CHAPTER VI

The pretty daughter of the squire,
She mourned and would not eat;
The Mink he tried to tempt her
With barley bread and meat.

"O no, O no, you rebel cur,
I'll never eat nor drink,
Till father's hall I see again!
Till death has trapped the Mink!"

—Ruck's Ballad of the Mink


There were seven hundred silent men in the amphitheater of the forest, and more came in each minute, slipping from the trees without a sound, taking seats on the sloping grass.
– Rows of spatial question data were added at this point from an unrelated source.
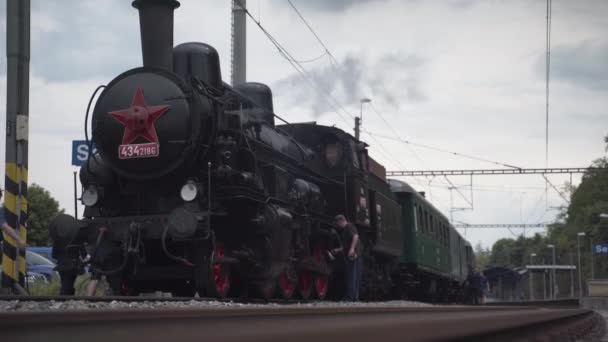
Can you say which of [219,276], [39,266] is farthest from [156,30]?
[39,266]

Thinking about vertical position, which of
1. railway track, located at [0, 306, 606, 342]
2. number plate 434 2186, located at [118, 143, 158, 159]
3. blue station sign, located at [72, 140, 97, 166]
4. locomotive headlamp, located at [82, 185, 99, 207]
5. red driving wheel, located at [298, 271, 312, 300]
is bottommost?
red driving wheel, located at [298, 271, 312, 300]

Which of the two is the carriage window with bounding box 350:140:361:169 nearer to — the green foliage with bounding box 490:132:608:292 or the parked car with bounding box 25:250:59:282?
the parked car with bounding box 25:250:59:282

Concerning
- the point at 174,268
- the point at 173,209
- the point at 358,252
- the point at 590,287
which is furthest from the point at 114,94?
the point at 590,287

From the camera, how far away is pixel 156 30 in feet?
33.6

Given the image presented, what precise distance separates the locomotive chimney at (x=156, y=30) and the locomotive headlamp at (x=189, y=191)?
1.77m

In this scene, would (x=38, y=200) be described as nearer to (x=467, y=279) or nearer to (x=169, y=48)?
(x=467, y=279)

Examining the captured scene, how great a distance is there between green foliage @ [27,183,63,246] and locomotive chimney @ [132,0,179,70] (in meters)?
53.0

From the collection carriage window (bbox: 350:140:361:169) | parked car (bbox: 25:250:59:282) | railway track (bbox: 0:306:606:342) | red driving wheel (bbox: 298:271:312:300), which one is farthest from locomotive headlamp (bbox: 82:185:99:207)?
parked car (bbox: 25:250:59:282)

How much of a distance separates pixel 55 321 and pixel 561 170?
33364mm

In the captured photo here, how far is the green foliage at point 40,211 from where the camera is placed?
60084 mm

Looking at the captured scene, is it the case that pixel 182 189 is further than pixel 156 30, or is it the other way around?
pixel 156 30

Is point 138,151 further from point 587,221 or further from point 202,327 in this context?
point 587,221

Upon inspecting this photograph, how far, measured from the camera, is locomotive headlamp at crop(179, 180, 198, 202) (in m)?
9.66

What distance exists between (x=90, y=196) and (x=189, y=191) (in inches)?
61.6
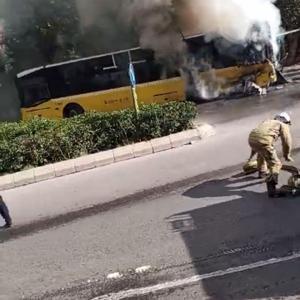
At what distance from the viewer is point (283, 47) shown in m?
21.1

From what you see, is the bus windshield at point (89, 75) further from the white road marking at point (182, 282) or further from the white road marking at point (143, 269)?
the white road marking at point (182, 282)

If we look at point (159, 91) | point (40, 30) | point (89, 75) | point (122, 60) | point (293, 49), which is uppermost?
point (40, 30)

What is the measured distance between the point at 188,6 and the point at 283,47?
368cm

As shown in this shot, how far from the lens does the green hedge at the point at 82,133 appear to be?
1184 cm

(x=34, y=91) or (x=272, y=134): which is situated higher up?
(x=34, y=91)

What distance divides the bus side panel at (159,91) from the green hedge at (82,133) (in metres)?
5.12

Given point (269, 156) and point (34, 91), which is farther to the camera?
point (34, 91)

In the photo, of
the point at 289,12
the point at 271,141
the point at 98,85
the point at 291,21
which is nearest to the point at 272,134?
the point at 271,141

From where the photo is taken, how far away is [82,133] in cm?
1228

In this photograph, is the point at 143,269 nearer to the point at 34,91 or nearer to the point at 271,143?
the point at 271,143

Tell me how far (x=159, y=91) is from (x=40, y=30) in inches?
230

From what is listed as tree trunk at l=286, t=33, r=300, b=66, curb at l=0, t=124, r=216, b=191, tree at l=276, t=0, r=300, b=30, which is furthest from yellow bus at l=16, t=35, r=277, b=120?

Miner's lanterns, the marvelous contraptions that hung in the shafts beside the veins of coal or pockets of diamonds, glowing with a dull penetrating radiance, had been filched from the mines one by one over years, and now illumined the strange hall like blue glowworms spaced around a pit.

Revel sat, uneasy, on the sward in the center, at the bottom of the bowl; beside him were Jerran and Dawvys, the small rebel's cousin who served in the house of Ewyo the squire. There also was the Lady Nirea, dressed in a miner's plain short-sleeved shirt and unornamented pants, but looking as delectable to Revel as she had in the silver gown. She had not spoken to him since the great bang and the twin clouds, but his mind was so full that he didn't care.

He had killed gods. This had brought his whole world down in ruins, shaken his belief in all he had ever been taught by the priests.

He had killed gentrymen, squires whom no breath of trouble from the ruck had ever disturbed. This had made the myths of rebellion very real to him, very possible; and then Jerran had admitted to being a rebel himself.